What does it take to run a service in production?

Nowadays it is easier than ever to deploy services and have them available on Internet. Lot’s of the heavy lifting has been taken care of for you. AWS, GCP and Azure make it easy to build global services with very few engineers.

However this is only half of the truth. It is indeed easy to build the service. Running it and especially handling problems and unforeseen situation is still difficult. There are always surprises, big ones and small ones. It takes practice and a lot of thought beforehand to handle nasty surprises with minimal impact to your users.

Let’s consider some scenarios which might not get the attention until it is too late. If you can answer all of these you are probably more prepared than most organizations ever are.

Have you ever practiced restoring a backup?

This is pretty simple.
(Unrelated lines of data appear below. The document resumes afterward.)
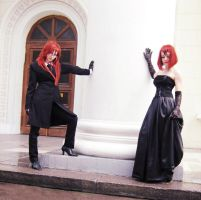 Grell and Madame Red by 2-Dfree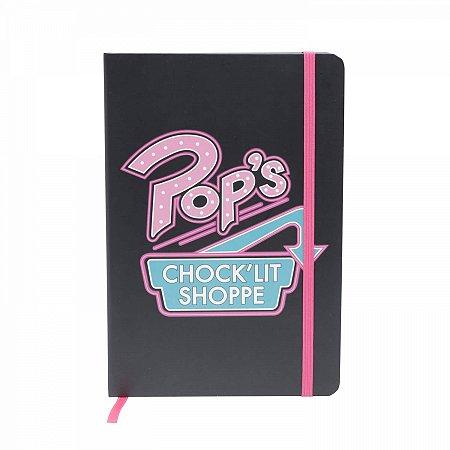 Caderneta De Anotação Riverdale Pops A5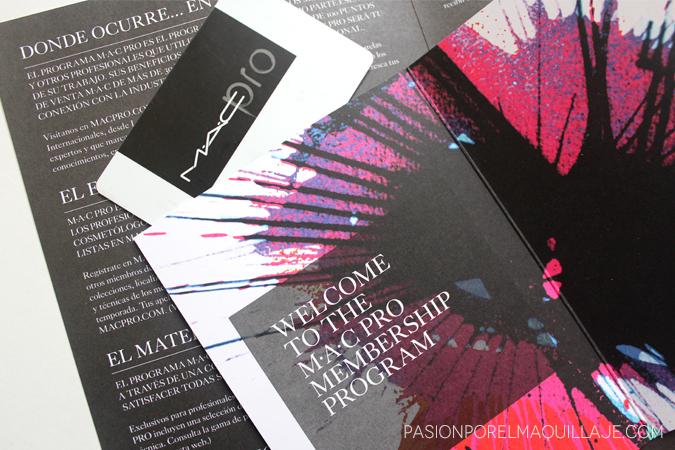 Tarjeta MAC PRO de Mac Cosmetics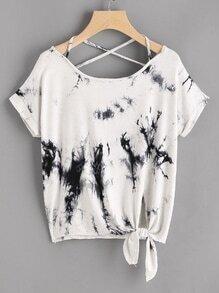 Tee-shirt aquarelle croisé à dos avec un nœud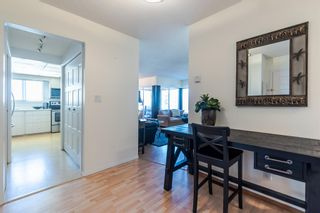 FEATURED LISTING: 302 - 1390 MARTIN Street White Rock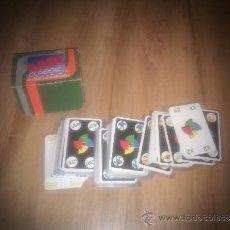 Juegos de mesa: ARNE CLASSIC JUEGO DE CARTAS. Lote 36345308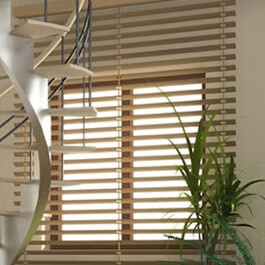 Eco Aluminium Venetian Blinds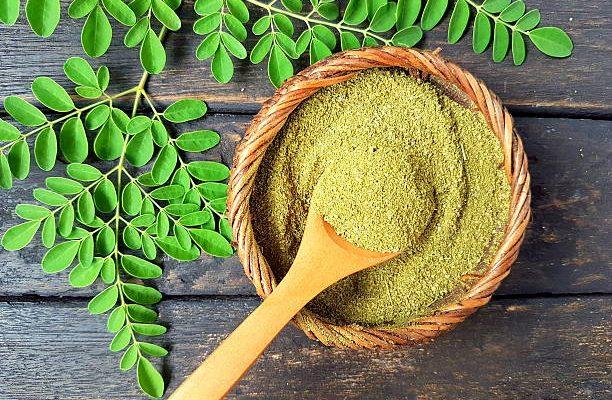 Comment utiliser les feuilles de Moringa ?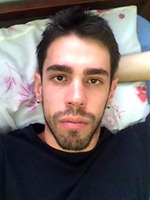 Adriano Mascarenhas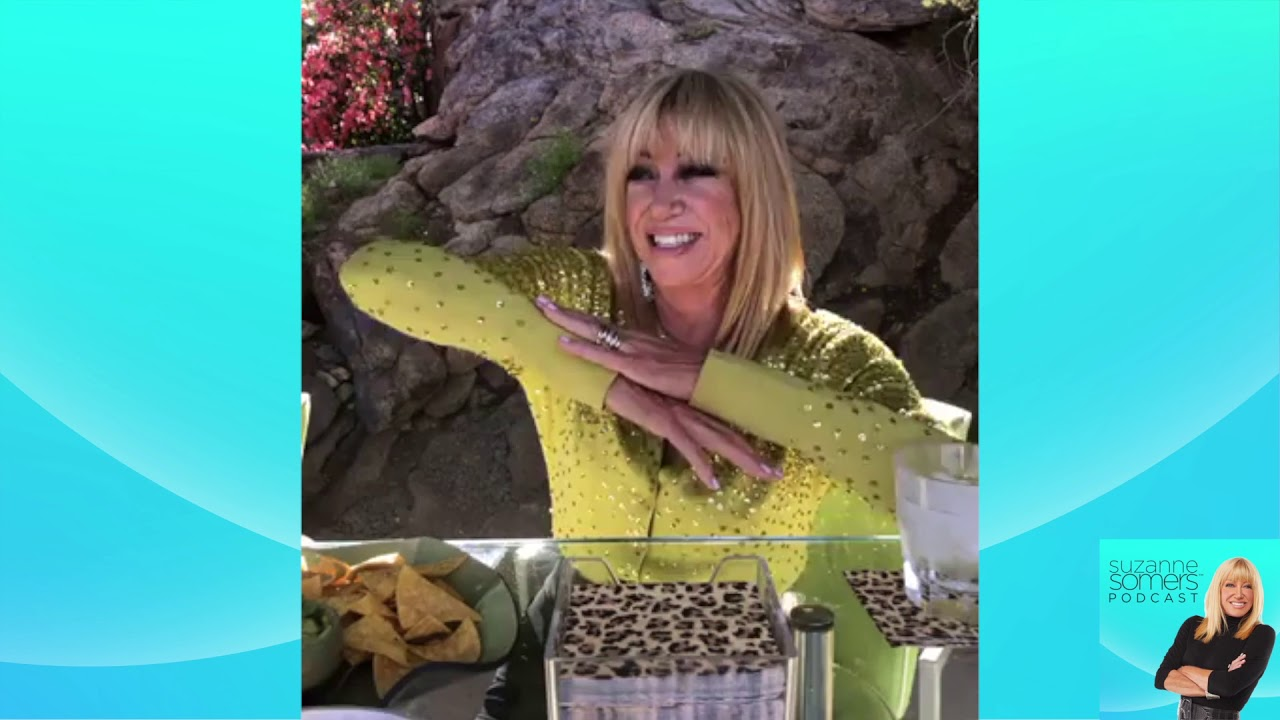 Suzanne Somers Q&A on Bioidentical Hormones! Learn why BHRT might be right for you!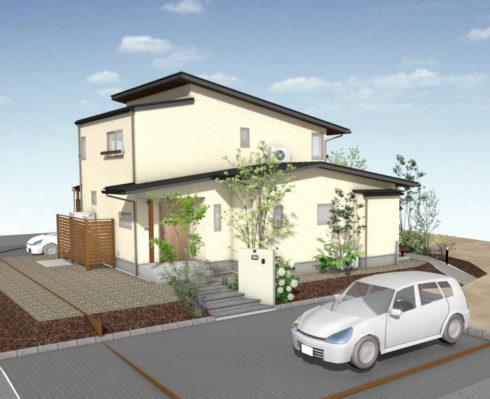 大分市にて完成住宅見学会イベントが開催されます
Have you tried restoring your data from backup. For example:

When was the last time you tried to restore the database from backup?
- On production?
- How did it go?
- Was there any tooling or did you have to make up the steps as you went along?
- Could you do that with 100% confidence that the steps you took are the correct ones?
- Could you do it under pressure knowing that your whole application is down and each hour costs tens or hundreds of thousands?
- If you can do it, can everyone on your team?
- Do you have automated way of restoring? Or at least a checklist or runbook for it?

It is easy to say that you have backups. Point of backups is to be able to restore data within RTO (Recovery Time Objective) and within RPO (Recovery Point Objective) meaning recovery should happen within defined time frame, the RTO, and only maximum of RPO data can be lost. It is crucial that just taking backups isn’t enough. You must test that process because without testing you cannot be sure that you are actually able to restore the data.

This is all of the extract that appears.